December 21, 2022
When a global pandemic turned the world upside down and threatened the safety of our families and communities, traditional healthcare’s many inefficiencies were suddenly and painfully obvious. Perhaps the most obvious was how weak our ability to scale testing for a virus truly was.
Suddenly everyone we knew either needed a test or was waiting (for days) for results. Doctors' appointment schedules were getting decimated with COVID-19 test requests. Urgent Care Clinics were getting hammered with people who didn’t have symptoms but ‘might have been exposed and needed to go somewhere.’ We started hearing story after story of people quarantining for 72 hours away from family as they awaited test results - good luck if it was the weekend.
Those were just the stories we heard in communities where people could actually get a test! Suddenly, the already dangerous disparities in access to healthcare suffered by underserved communities got exponentially worse.
In response to all this inefficiency, Nomi Health decided to show up in a way that shaped the response across the country.
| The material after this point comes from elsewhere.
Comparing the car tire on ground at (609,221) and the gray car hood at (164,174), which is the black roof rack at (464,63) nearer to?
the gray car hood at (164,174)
Using a combination of technology and mobility, Nomi’s way of testing for viruses eliminated brick and mortar bottlenecks, freed physicians to focus on critical patients, and shrunk the time between nasal swab and sigh of relief.
Nomi mobilized temporary pop-up testing sites patients could drive up to. They simply signed in via mobile device, rolled down the window or walked up, got the test and awaited digital results within 24 hours. For areas where there was no way to pop-up, or for patients without means to get there, Nomi mobilized care teams in vans and brought testing straight to the patient’s doorsteps.
It scaled and it worked. Especially in underserved areas that include less populated, lower income communities where everyday access to healthcare and testing is already scarce. Mobile testing helped us reach these populations more consistently, effectively and economically.
Outside of the pandemic, mobile testing holds promise for many types of endemic illness. That said, of course there are tests which cannot be performed from the comfort of your car. While swabbing the nose or throat isn’t the most embarrassing thing you can do in public, collecting samples for illnesses such as a UTI or STI probably ranks high. Testing for illnesses that require undressing just isn’t going to work in the drive through.
Other obvious factors are weather and demand. No one is rolling up in a hurricane or a snowstorm to get their nose swabbed. No one is standing up a temporary testing center so three or four people can drive by per week.
Our pandemic response proved that re-thinking the traditional model makes sense. Making an appointment, traveling to a doctor’s office, exposing people in a waiting room, getting sent to a lab for sample collection, waiting days for the results, and then finally driving to the pharmacy for a prescription is as painful as it is pointless. The whole thing is archaic, expensive, and unsustainable given our shrinking healthcare professions. Patients need faster diagnosis to prevent hospitalization and healthcare workers absolutely must be protected from exposure as much as possible.
First, bring care to people, not the other way around. Where traditional healthcare often makes it too hard to access the care we need, we have to make it easy. Second, deliver an end-to-end system that can both scale and contain costs. From online patient registration to field operations to digital results delivery to customer service, our care ecosystem must scale to address the nation’s hotspots and surges while maintaining significantly lower costs to everyone.